Ale najbardziej zależy mi na porównaniu fabuły, efektów dźwiękowych, itp.
I każda oceńcie od 1 do 10
Dziękuję za odpowiedzi :)
Liberation pierwotnie wyszło na PSVita więc oferuje dużo mniej zawartości od trójeczki. AC3 przebija AC3L pod każdym względem (fabuła, grafika, aktywności poboczne itd.). Jeżeli ktoś nie jest fanem serii, to raczej nie powinien brać się za Liberation - to bardziej ciekawostka a nie pełnoprawna gra. Ja fanem serii jestem więc nie żałuję że w to grałem.
Ja mam vite więc kupiłem z dostawą za 60zl z pudełkiem, to był dobry zakup?
Zagraj to się przekonasz.
Asassin's Creed 3:
+ fabuła jedna z ciekawszych w całej serii AC
+ zalążki bitew morskich, które są naprawdę fajnie rozbudowane w AC IV i Rogue. według mnie nawet pływanie statkami jest mniej arcade'owe niż w IV i Rogue ale sprawia nieco mniej fun'u.
+ grafika w AC 3 jest lepsza niż w AC L- w AC L zwyczajnie po prostu widać że to port- gra wygląda miejscami lepiej a raz gorzej.
+ trochę zmienione animacji walki, bardzo fajne animacje walki toporkiem i sztyletem.
+ sporo zadań pobocznych na bardzo rozbudowanym (względem takiej 1 lub 2) świecie, możliwość polowania i wykorzystywania pozyskiwanych futer i innych elementów naszego upolowanego zwierza
+ muzyka, może odstaje od tej z AC 2 (która jest moim zdaniem liderem pod względem epickości muzyki)
- z minusów trudno mi cokolwiek wymienić... Szczerze powiedziawszy to jeden z moich ulubionych AC. Kiedyś na PC była by to optymalizacja, dziś większość komputerów udźwignie tę grę na wysokich detalach.
Assassin's Creed Liberation
+ Asasyn, w którym gramy kobietą :) fabularnie dzięki temu jest teoretycznie trochę ciekawiej. W praktyce fabuła mnie jakoś szczególnie nie porwała- przewidywalna i niezbyt rozbudowana
+ 3 style przebrania protagonisty- zależnie od rodzaju misji przebieramy się w damę, niewolnicę lub asasyna. Niewolnica jest idealna do wtapiania się w tłum ale ma ograniczone zdolności walki- nie posiada m. in. wszystkich broni, co w modelu asasyna. Asasyn jest najlepiej uzbrojony ale dużo bardziej rozpoznawalny od pozostałych dwóch przebrań, przez co łatwiej o wtopę w misjach gdzie potrzebna jest dyskrecja. No i pozostaje jeszcze przebranie damy, która ma unikatową zdolność flirtu- możesz odciągnąć strażników w ustronne miejsce po czym nagle zgładzić za pomocą asasyńskiego nożyka lub też używać strzałek usypiających wystrzeliwanych z... parasolki. Przydatna zdolność.

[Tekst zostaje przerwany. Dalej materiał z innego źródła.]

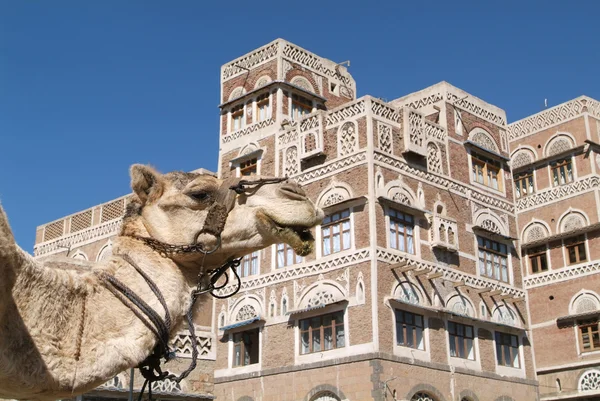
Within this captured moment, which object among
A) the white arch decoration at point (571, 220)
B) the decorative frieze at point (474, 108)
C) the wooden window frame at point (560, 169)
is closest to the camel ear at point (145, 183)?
the decorative frieze at point (474, 108)

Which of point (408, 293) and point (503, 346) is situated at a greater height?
point (408, 293)

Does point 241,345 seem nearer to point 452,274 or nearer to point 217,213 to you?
point 452,274

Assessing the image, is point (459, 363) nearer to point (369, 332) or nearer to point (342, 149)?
point (369, 332)

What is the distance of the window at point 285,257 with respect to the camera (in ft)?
78.6

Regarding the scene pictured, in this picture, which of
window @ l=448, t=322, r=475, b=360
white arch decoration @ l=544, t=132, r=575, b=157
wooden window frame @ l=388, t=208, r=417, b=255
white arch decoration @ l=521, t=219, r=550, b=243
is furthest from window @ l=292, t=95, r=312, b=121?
white arch decoration @ l=544, t=132, r=575, b=157

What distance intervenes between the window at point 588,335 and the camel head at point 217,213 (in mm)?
26157

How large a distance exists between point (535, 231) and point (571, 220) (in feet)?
5.49

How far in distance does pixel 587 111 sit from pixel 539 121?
98.8 inches

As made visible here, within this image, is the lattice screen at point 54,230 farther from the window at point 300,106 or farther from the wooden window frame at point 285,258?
the window at point 300,106

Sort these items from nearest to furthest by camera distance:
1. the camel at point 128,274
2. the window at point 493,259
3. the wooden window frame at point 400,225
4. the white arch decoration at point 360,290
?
the camel at point 128,274 → the white arch decoration at point 360,290 → the wooden window frame at point 400,225 → the window at point 493,259

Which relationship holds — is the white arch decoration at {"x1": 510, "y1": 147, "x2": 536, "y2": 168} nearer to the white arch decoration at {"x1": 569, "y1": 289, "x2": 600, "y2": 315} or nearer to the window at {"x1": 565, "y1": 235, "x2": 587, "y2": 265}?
the window at {"x1": 565, "y1": 235, "x2": 587, "y2": 265}

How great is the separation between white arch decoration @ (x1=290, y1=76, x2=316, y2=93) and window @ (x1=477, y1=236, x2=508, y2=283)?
7.95m

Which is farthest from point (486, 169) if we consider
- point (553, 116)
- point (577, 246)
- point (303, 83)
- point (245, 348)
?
point (245, 348)

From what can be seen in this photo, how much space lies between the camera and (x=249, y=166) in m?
26.7
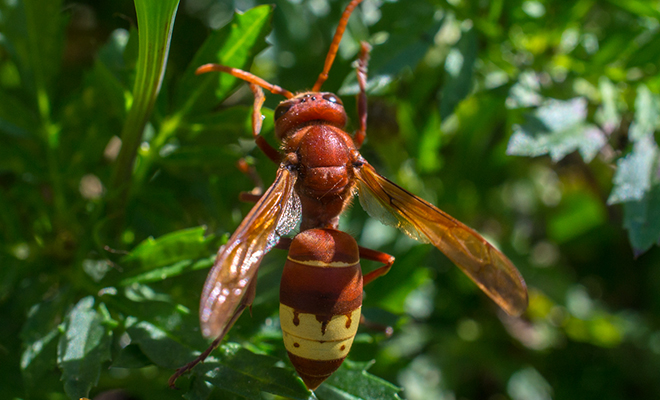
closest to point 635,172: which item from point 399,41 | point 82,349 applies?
point 399,41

+ unikatowe lokacje: Nowy Orlean, bagna i jakaś egzotyczna wysepka... Szczególnie bagna zapadły mi w pamięć. Nowe modele drzew, po których można się wspinać i których nie ma w żadnym innym AC.

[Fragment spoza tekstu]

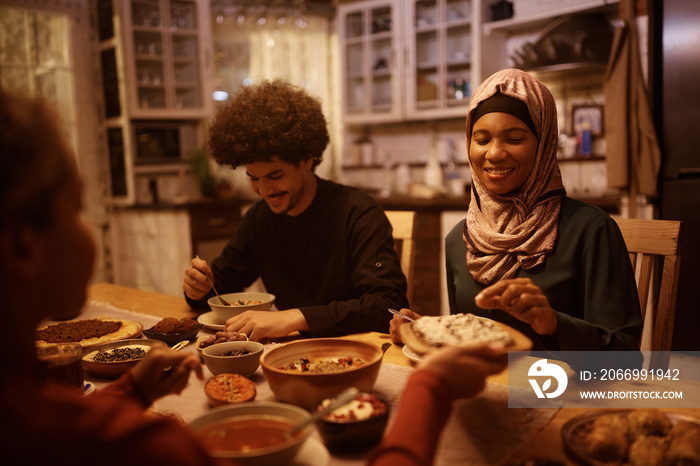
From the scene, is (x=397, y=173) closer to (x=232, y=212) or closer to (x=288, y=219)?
(x=232, y=212)

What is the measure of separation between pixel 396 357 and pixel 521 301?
1.26 ft

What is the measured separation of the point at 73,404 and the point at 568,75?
416cm

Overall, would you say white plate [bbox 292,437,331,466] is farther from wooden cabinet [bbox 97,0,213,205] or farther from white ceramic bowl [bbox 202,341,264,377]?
wooden cabinet [bbox 97,0,213,205]

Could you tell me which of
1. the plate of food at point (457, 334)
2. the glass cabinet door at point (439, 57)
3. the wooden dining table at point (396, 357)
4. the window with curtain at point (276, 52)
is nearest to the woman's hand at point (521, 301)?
the plate of food at point (457, 334)

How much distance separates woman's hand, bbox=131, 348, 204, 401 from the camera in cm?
88

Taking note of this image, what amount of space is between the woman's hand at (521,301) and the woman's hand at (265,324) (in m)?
0.61

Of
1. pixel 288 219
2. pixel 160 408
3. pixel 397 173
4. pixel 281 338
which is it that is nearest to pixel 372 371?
pixel 160 408

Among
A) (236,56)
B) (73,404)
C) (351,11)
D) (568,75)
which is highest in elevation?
(351,11)

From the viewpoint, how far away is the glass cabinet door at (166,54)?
4.33 metres

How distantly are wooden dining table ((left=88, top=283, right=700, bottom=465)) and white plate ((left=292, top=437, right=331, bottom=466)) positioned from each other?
0.89ft

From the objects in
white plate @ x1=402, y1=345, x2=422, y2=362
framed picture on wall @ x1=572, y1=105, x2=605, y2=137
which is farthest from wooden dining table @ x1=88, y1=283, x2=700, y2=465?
framed picture on wall @ x1=572, y1=105, x2=605, y2=137

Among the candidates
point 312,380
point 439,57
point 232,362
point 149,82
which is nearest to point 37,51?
point 149,82

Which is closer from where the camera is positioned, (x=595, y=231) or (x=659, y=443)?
(x=659, y=443)

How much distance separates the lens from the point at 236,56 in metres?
5.03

- bardzo mała ilość zadań pobocznych, uproszczona mechanika samej gry (m. in. ikony znaczników skrzyń itd. są dużo większe, gdyż pierwotnie była to gra na PS Vita. Nie ma tu polowań znanych z części AC3- Rogue, bitew morskich, werbowania asasynów i wielu innych aktywności.

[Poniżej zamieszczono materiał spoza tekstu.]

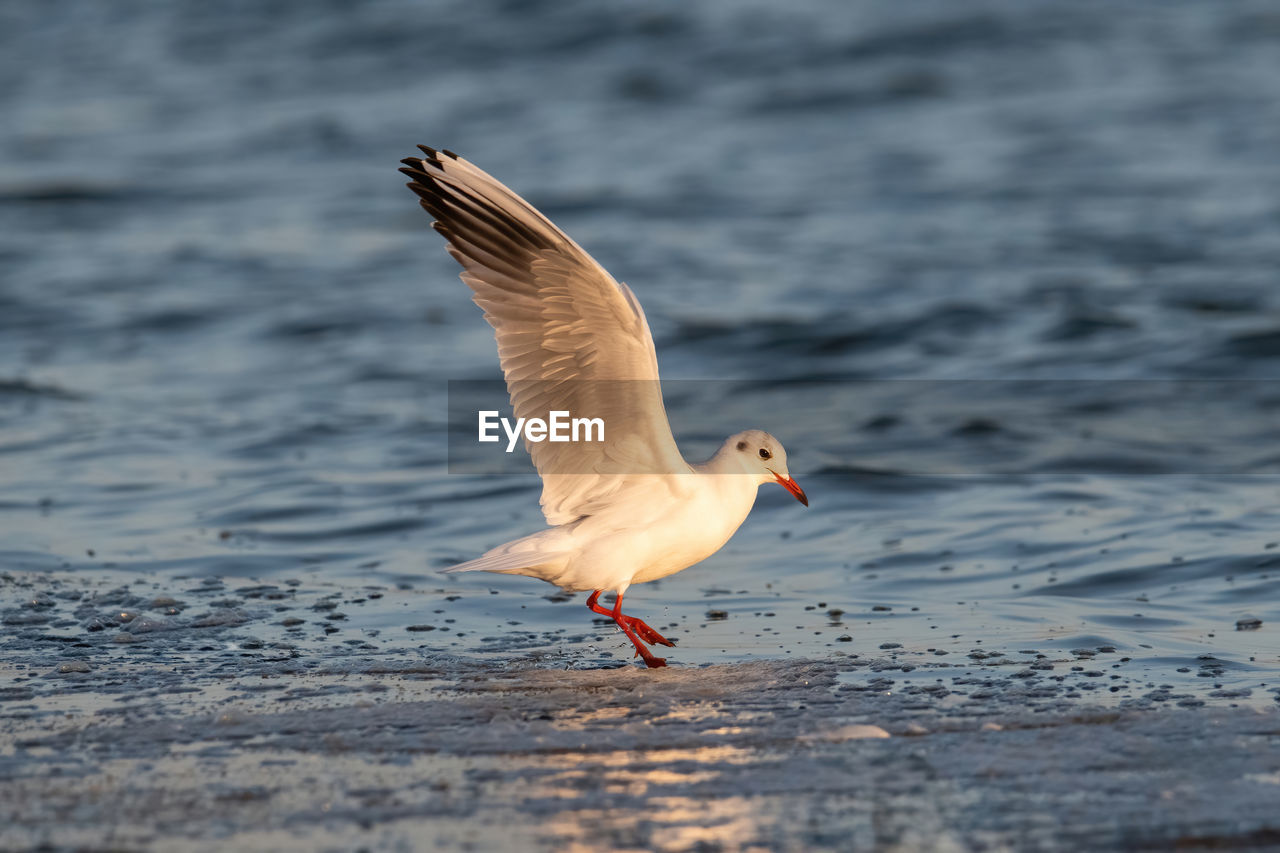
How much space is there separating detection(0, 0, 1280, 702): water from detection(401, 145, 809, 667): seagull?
Result: 381mm

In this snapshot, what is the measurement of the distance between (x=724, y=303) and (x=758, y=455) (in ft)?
22.3

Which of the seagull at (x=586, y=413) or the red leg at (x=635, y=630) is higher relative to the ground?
the seagull at (x=586, y=413)

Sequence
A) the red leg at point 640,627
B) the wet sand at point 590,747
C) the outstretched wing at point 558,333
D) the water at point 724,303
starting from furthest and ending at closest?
the water at point 724,303, the red leg at point 640,627, the outstretched wing at point 558,333, the wet sand at point 590,747

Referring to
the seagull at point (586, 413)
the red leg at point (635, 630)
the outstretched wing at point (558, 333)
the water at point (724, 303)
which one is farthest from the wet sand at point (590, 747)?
the outstretched wing at point (558, 333)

- Grafika dziwaczna. Ja dopiero zagrałem w tę grę na PC i suma sumarum odniosłem wrażenie że to najbrzydszy AC, w jakiego grałem (nawet AC 1, którego odświeżałem jakiś czas temu prezentował się moim zdaniem dużo lepiej)
- uboga ścieżka dźwiękowa
Trudno to porównywać, bo Liberation jest malutkie w zestawieniu z trójką. Tym niemniej mnie podobało się bardziej. Było jakieś takie niewymuszone. Kompaktowe, więc nie miałem poczucia, że pół gry to tutorial. A w AC3 cały czas czekałem, aż zacznie się coś dziać. To najsłabsza z części w które grałem. A nie grałem w 3 ostatnie. Na pewno nie ma startu do którejkolwiek części z Ezio.